# How should the learning rate change as the batch size change?

Machine LearningDeep Learning## Machine Learning Problem Overview

When I increase/decrease batch size of the mini-batch used in SGD, should I change learning rate? If so, then how?

For reference, I was discussing with someone, and it was said that, when batch size is increased, the learning rate should be decreased by some extent.

My understanding is when I increase batch size, computed average gradient will be less noisy and so I either keep same learning rate or increase it.

Also, if I use an adaptive learning rate optimizer, like Adam or RMSProp, then I guess I can leave learning rate untouched.

Please correct me if I am mistaken and give any insight on this.

## Machine Learning Solutions

## Solution 1 - Machine Learning

Theory suggests that when multiplying the batch size by k, one should multiply the learning rate by sqrt(k) to keep the variance in the gradient expectation constant. See page 5 at *A. Krizhevsky. One weird trick for parallelizing convolutional neural networks*: https://arxiv.org/abs/1404.5997

However, recent experiments with large mini-batches suggest for a simpler linear scaling rule, i.e multiply your learning rate by k when using mini-batch size of kN.
See *P.Goyal et al.: Accurate, Large Minibatch SGD: Training ImageNet in 1 Hour* https://arxiv.org/abs/1706.02677

I would say that with using Adam, Adagrad and other adaptive optimizers, learning rate may remain the same if batch size does not change substantially.

## Solution 2 - Machine Learning

### Learning Rate Scaling for Dummies

I've always found the heuristics which seem to vary somewhere between scale with the square root of the batch size and the batch size to be a bit hand-wavy and fluffy, as is often the case in Deep Learning. Hence I devised my own theoretical framework to answer this question. If you are interested the full pre-print is here (currently under review) https://arxiv.org/abs/2006.09092

##### Learning Rate is a function of the Largest Eigenvalue

Let me start with two small sub-questions, which answer the main question

- Are there any cases where we can a priori know the optimal learning rate?

*Yes, for the convex quadratic, the optimal learning rate is given as 2/(λ+μ), where λ,μ represent the largest and smallest eigenvalues of the Hessian (Hessian = the second derivative of the loss ∇∇L, which is a matrix) respectively.*

- How do we expect these eigenvalues (which represent how much the loss changes along a infinitesimal move in the direction of the eigenvectors) to change as a function of batch size?

This is actually a little more tricky to answer (it is what I made the theory for in the first place), but it goes something like this.

Let us imagine that we have all the data and that would give us the full Hessian H. But now instead we only sub-sample this Hessian so we use a batch Hessian B. We can simply re-write B=H+(B-H)=H+E. Where E is now some error or fluctuation matrix.

Under some technical assumptions on the nature of the elements of E, we can assume this fluctations to be a zero mean random matrix and so the Batch Hessian becomes a fixed matrix + a random matrix.

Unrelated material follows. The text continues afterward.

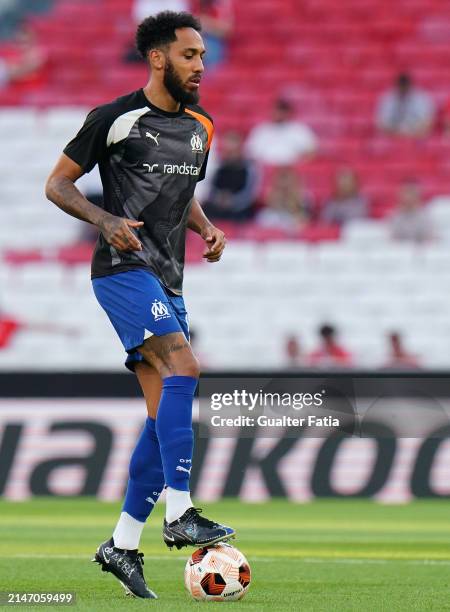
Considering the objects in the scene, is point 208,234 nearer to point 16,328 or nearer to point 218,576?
point 218,576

For this model, the change in eigenvalues (which determines how large the learning rate can be) is known. *In my paper there is another more fancy model, but the answer is more or less the same.*

##### What actually happens? Experiments and Scaling Rules

I attach a plot of what happens in the case that the largest eigenvalue from the full data matrix is far outside that of the noise matrix (usually the case). As we increase the mini-batch size, the size of the noise matrix decreases and so the largest eigenvalue also decreases in size, hence larger learning rates can be used. This effect is initially proportional and continues to be approximately proportional until a threshold after which no appreciable decrease happens.

How well does this hold in practice? The answer as shown below in my plot on the VGG-16 without batch norm (see paper for batch normalisation and resnets), is very well.

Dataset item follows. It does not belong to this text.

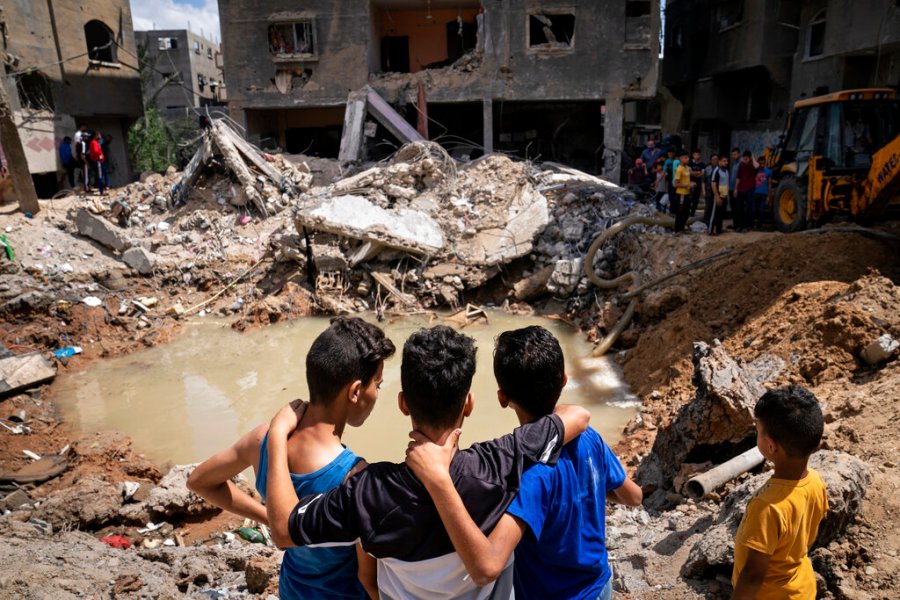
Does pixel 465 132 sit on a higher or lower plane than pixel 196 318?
higher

I would hasten to add that for adaptive order methods, the argument is a little different because you have an interplay of the eigenvalues, the estimated eigenvalues and the estimated eigenvectors! so you actually end up getting a square root rule up till a threshold. Quite why nobody is discussing this or has published this result is honestly a little beyond me.

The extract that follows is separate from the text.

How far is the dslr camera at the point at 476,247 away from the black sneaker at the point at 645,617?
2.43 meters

But if you want my practical advice, stick with SGD and just go proportional to the increase in batch size if your batch size is small and then don't increase it beyond a certain point.

## Solution 3 - Machine Learning

Apart from the papers mentioned in Dmytro's answer, you can refer to the article of: Jastrzębski, S., Kenton, Z., Arpit, D., Ballas, N., Fischer, A., Bengio, Y., & Storkey, A. (2018, October). Width of Minima Reached by Stochastic Gradient Descent is Influenced by Learning Rate to Batch Size Ratio. The authors give the mathematical and empirical foundation to the idea that the ratio of learning rate to batch size influences the generalization capacity of DNN. They show that this ratio plays a major role in the width of the minima found by SGD. The higher ratio the wider is minima and better generalization.